Segment Start: Document extract

# Can i pollinate a plant from feminized seed?



## Iron Emmett (Feb 1, 2012)

I guess what i wanna know, if i pollinate a plant that was grown from Feminized beans, will i have a high chance of hermie seeds?

I wanna try tossing some pollen around just to make my own crosses, and i dont wanna fill my room with hermie plants.


Appreciate any replies.

I.E


----------



## PuffinNugs (Feb 1, 2012)

i pollenated a few femed bean plants and do get higher rate of late flower hermies, but really nothing that spreads to other plants or pollentates itself. my lastest ones are Sour Kush (headband) and Fruit Autos, both from fem seeds and used reg male to breed the autos and S1 the Sour Kush.

i think it does bring out the hermy genes more to the top than pollenating a reg plant but thats just imo/e dont really know if theres fact to it, just what ive noticed after starting making my own beans.

theres also more of a chance to get some male flowers on the bottom of the plnat at first, but they grow as normal females from there on, which i get with alot of fem beans.


----------



## 4u2sm0ke (Feb 2, 2012)

this is a contraversial(sp) question...Some say pollenating a feminized plant will increase the chances of females as where some will say it increases the chances of hermies...Im not a fan of feminized just yet...book marking to see what others thaughts are


take care and be safe:bolt::bong:


----------



## Iron Emmett (Feb 2, 2012)

Thanks for the Replies.

Puff, im glad you have some experience with this, you noticed more late flower hermies, which i what im afraid of, ive yet to grow a  plant that has hermied, and truth be told im nervous about it.

4U, thanks for replying, I know its a pretty controversial subject on these forums especially, im probably gonna give it a shot and see what happens.

I guess that worse that can happen is i get some hermies and a few seeds in my bud, but i also might make a kick *** cross that i love and keep forever.

Segment End: Document extract

The task
Reproduce the passage of the forum thread about pollinating plants grown from feminized seed, starting with "i pollenated a" and going on through "of fem beans.".

Segment Start: Data section

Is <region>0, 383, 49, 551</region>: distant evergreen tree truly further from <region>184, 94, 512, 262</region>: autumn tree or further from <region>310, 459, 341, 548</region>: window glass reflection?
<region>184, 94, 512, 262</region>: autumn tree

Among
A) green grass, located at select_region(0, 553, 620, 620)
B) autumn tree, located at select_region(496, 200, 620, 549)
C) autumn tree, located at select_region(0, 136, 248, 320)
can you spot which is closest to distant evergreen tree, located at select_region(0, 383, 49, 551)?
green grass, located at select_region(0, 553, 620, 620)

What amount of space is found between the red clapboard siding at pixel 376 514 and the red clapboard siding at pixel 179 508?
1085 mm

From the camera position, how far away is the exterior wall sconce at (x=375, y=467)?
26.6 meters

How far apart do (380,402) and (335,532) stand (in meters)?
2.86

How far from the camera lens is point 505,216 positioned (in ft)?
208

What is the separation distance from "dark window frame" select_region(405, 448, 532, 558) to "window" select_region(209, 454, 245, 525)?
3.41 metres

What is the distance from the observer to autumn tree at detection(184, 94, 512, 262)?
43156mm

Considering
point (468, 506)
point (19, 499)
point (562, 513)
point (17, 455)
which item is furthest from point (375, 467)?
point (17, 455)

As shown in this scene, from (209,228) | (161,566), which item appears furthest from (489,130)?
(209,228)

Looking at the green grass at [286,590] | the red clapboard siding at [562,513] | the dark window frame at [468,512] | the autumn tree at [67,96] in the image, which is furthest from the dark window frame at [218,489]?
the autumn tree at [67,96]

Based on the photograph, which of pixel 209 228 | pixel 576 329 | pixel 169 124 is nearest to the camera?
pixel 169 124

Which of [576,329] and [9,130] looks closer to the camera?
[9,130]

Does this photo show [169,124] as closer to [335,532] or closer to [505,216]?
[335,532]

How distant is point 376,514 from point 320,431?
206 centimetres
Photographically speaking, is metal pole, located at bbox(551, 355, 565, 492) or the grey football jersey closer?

Segment End: Data section

Result below
i pollenated a few femed bean plants and do get higher rate of late flower hermies, but really nothing that spreads to other plants or pollentates itself. my lastest ones are Sour Kush (headband) and Fruit Autos, both from fem seeds and used reg male to breed the autos and S1 the Sour Kush.

i think it does bring out the hermy genes more to the top than pollenating a reg plant but thats just imo/e dont really know if theres fact to it, just what ive noticed after starting making my own beans.

theres also more of a chance to get some male flowers on the bottom of the plnat at first, but they grow as normal females from there on, which i get with alot of fem beans.